Cooled natural gas stream 122 is further cooled in heat exchanger 124 to a temperature between about −190° C. and −120° C., preferably between about −170° C. and −150° C. by vaporizing mixed refrigerant stream 132. The resulting further cooled stream 136 is product liquefied natural gas (LNG) which is sent to a storage tank or to further processing.

Refrigeration to cool the natural gas feed stream 104 from near ambient to a final product condensate temperature is provided by a mixed refrigeration circuit which utilizes a refrigerant containing two or more components. Pressurized mixed refrigerant stream 148 is provided by multistage compressor 174 at a pressure between about 25 bara and 100 bara, and preferably between about 40 bara and 80 bara. After ambient cooling, this compressed and partially condensed stream is separated into vapor stream 116 and liquid stream 152. Optionally, a portion 118 of liquid stream 152 may be combined with vapor stream 116.
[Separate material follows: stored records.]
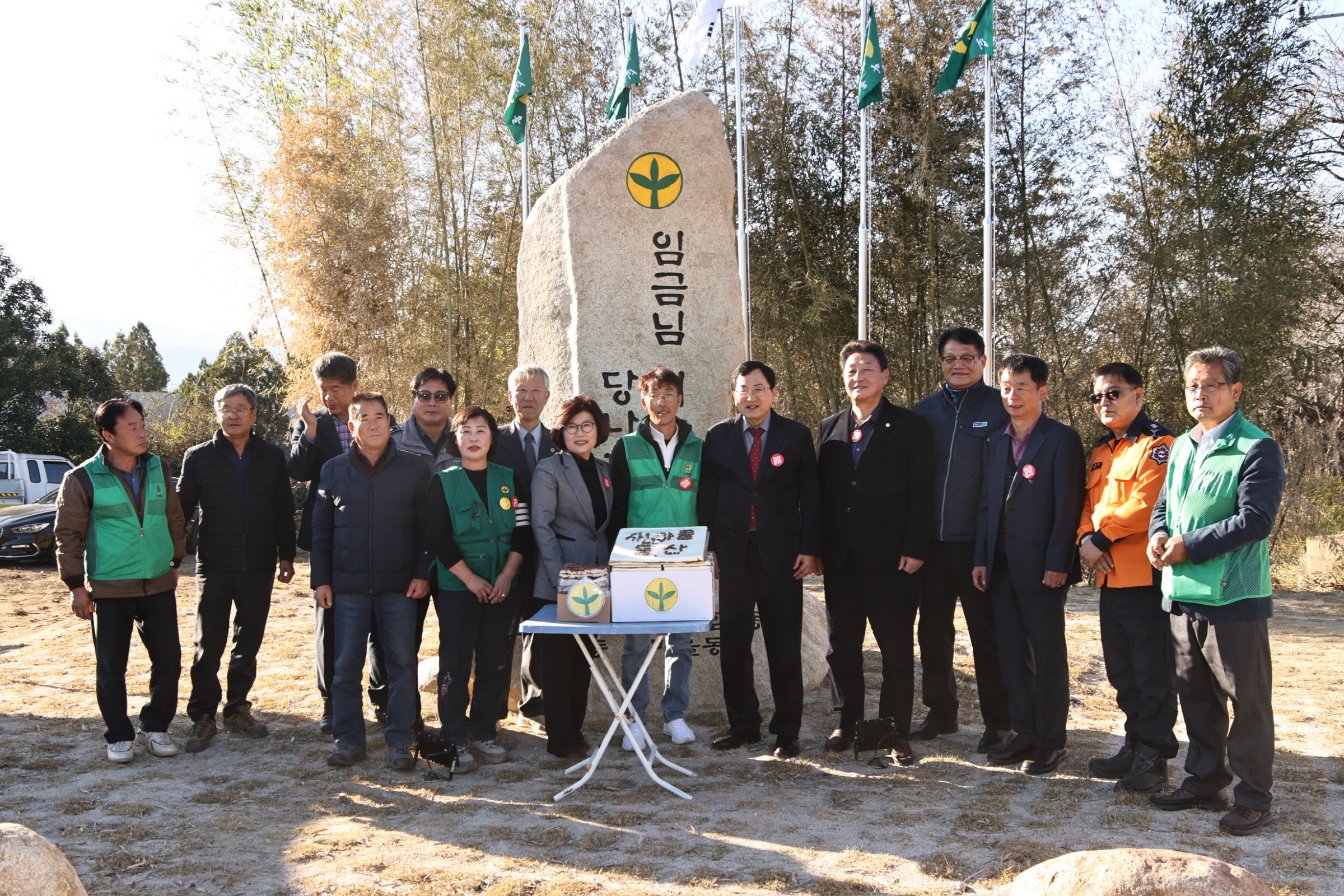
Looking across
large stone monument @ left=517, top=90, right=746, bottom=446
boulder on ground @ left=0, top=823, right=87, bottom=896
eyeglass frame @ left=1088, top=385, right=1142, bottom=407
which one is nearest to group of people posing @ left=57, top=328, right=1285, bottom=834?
eyeglass frame @ left=1088, top=385, right=1142, bottom=407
The term “ambient cooling” means cooling which is effected by heat transfer to an ambient heat sink by utilizing indirect heat transfer with an ambient temperature fluid such as cooling water or ambient air. Heat extracted from the cooled stream thus is ultimately rejected to an ambient heat sink such as atmospheric air or a large body of water.

The liquid and vapor mixed refrigerant streams 116 and 152 then enter heat exchanger 106 at near ambient temperature. The refrigerant streams are cooled to a temperature between about 10° C. and −90° C., preferably between about 0° C. and −50° C., in heat exchanger 106, exiting as streams 156 and 158. Stream 156 is reduced in pressure adiabatically across throttling valve 160 to a pressure level between about 4 bara and 30 bara, preferably between about 8 bara and 20 bara, and introduced into the cold end of heat exchanger 106 as stream 108 to provide refrigeration as described earlier. Vaporized refrigerant stream 114 is withdrawn from heat exchanger 106 at or near ambient temperature. If desired, the pressure of stream 156 could be reduced by work expansion in a turboexpander.

Mixed refrigerant stream 158 is introduced into heat exchanger 124 and cooled therein to a final temperature between about −190° C. and −120° C., preferably between about −170° C. and −150° C. Subcooled liquid stream 172 is then reduced in pressure adiabatically across throttling valve 134 to a pressure level between about 1 bara and 10 bara, preferably between about 2 bara and 6 bara, and is introduced to the cold end of heat exchanger 124 as stream 132 to provide refrigeration therein. If desired, the pressure of stream 172 could be reduced by work expansion in a turboexpander.

The two vaporized refrigerant streams, 176 and 114, are returned to compressor 174. Stream 176, which is still relatively cold, is cold compressed in a first compression stage to a pressure between approximately 4 bara and 30 bara and preferably between 8 bara and 20 bara. Stream 176 preferably is colder than stream 114, which typically is much closer to ambient temperature. The compression of a vaporized refrigerant stream which is returned at a sub-ambient temperature is defined as cold compression, and is beneficial because it allows a reduction in the size of heat exchanger 106 and the compressor size as a result of higher gas density and lower volumetric flow rate.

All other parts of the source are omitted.